Ia juga menyoroti regulasi diskriminatif yang masih berlaku seperti UU No. 1/PNPS/1965 tentang Penodaan Agama, Pasal 156a KUHP, Peraturan Bersama Menteri Agama dan Menteri Dalam Negeri No. 9 dan 8 tahun 2006, serta Peraturan Gubernur Jawa Barat No. 12 Tahun 2011. Menurutnya, “UU ITE” juga turut memperburuk situasi kebebasan beragama, terutama dalam konteks digital.

Adapun strategi yang digunakan LBH Bandung antara lain: “peningkatan kesadaran, ajang pendidikan hukum kritis bagi masyarakat, mengangkat wacana, membangun koalisi, memberi tekanan pada perubahan hukum dan sosial, serta memberdayakan masyarakat.”

Perspektif Jemaat Ahmadiyah Indonesia

Fitria Sumarni dari JAI membandingkan konsep public interest lawyer dan cause lawyer. Jika yang pertama menekankan kepentingan publik umum, maka yang kedua “menekankan juga keberpihakan pada komitmen moral dan politik para cause lawyer untuk memihak kelompok yang termarjinalkan menggunakan strategi hukum yang mendorong perubahan sosial.”

YLBHI, menurut Fitria, telah menempuh jalan panjang mendampingi JAI. Ia menjelaskan, “YLBHI hadir ketika JAI menggugat ketidakadilan dan aturan-aturan yang membatasi dari pemerintah dan ormas serta menjadi teman seperjuangan dalam hal pernyataan solidaritas dan advokasi publik, perlindungan hak beragama, koalisi advokasi KBB, serta edukasi hukum dan pemberdayaan komunitas.”

Baginya, kerja advokasi LBH adalah “bentuk kerja kemanusiaan.” Ia menegaskan: “Kehadiran LBH pada korban-korban diskriminasi tidak hanya mengadvokasi namun sebagai saudara yang turut membersamai. Ini memberikan kekuatan moral yang luar biasa serta sebagai bekal untuk terus berjuang dalam ruang demokrasi yang terkadang masih terasa sempit.”

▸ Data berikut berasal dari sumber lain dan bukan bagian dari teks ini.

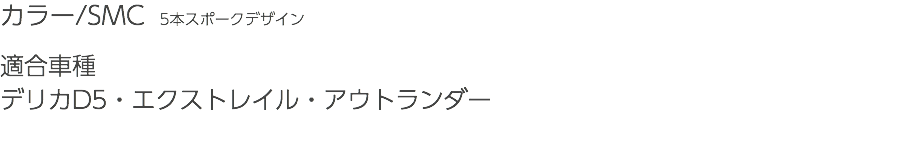 カラー/SMC　5本スポークデザイン 適合車種 デリカD5・エクストレイル・アウトランダー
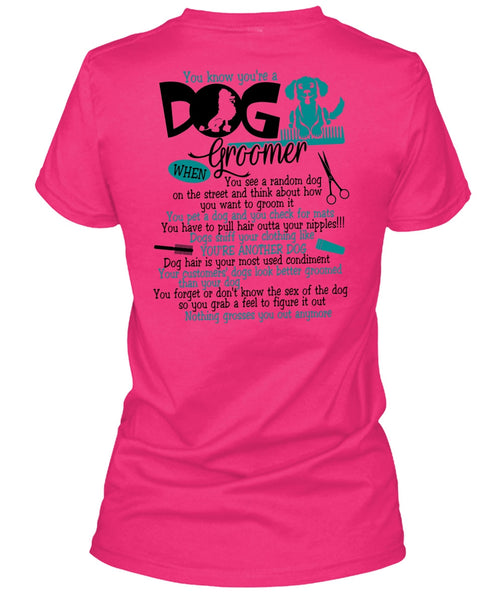 You Know You're A Dog Groomer T Shirt, I Love My Dog T Shirt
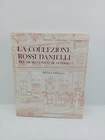 La collezione Rossi Danielli nel museo civico di Viterbo - Adriana Emiliozzi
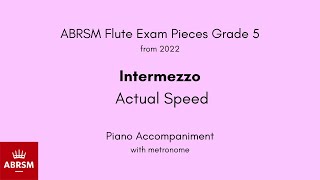 ABRSM Flute Grade 5 from 2022 Intermezzo Actual Speed Piano Accompaniment with metronome [upl. by Kentigera]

Fitria merinci sejumlah pelajaran baik dari kiprah YLBHI:

  • Konsistensi dalam strategi cause lawyering
  • Tidak terpaku pada litigasi, tetapi aktif membangun narasi publik dan memberdayakan komunitas
  • Komitmen dan keberanian menghadapi tekanan publik dan ancaman keamanan
  • Membangun koalisi dan kolaborasi
  • Mengajak komunitas sebagai subjek aktif
  • Kaderisasi yang melahirkan aktor-aktor penting dalam gerakan hukum dan HAM

Namun ia juga mencatat pelajaran buruk: “Realistis bahwa hukum terutama litigasi bukan satu-satunya jalan. Banyak contoh gugatan ditolak, putusan tidak berpihak, dan kasus-kasus terabaikan.” Selain itu, LBH “distigma dan menjadi target tindak kekerasan dan kriminalisasi,” serta “kehilangan dukungan mayoritas ketika pembelaan berbenturan dengan arus utama atau ketika narasi tidak populer.” Di atas semua itu, tantangan advokasi jangka panjang adalah “pendanaan dan sumber daya.”

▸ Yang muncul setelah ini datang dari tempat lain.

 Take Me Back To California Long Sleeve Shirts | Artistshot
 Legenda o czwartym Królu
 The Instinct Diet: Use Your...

Membangun Gerakan Sosial Lintas Strategi

Diskusi ini menggarisbawahi pentingnya melihat advokasi HAM dan KBB sebagai gerakan sosial yang melintasi batas antara hukum dan politik, negara dan masyarakat. Seperti ditegaskan Tim Mann, “Kasus YLBHI juga menunjukkan bahwa litigasi saja sebagai bentuk advokasi tidak akan cukup. Litigasi perlu dikombinasikan dengan pengorganisasian masyarakat, pembangunan koalisi yang beragam, aksi massa, kampanye media, dan seterusnya.”

Koalisi Advokasi KBB dan para narasumber sepakat: dalam situasi demokrasi yang makin sempit, kerja-kerja pembelaan hak-hak dasar harus kembali membumi di komunitas, menyatu dalam gerakan, dan berdiri teguh pada keberpihakan. YLBHI, dengan segala dinamika sejarahnya, menjadi contoh hidup tentang bagaimana strategi hukum dapat menyatu dalam kerja politik kemanusiaan.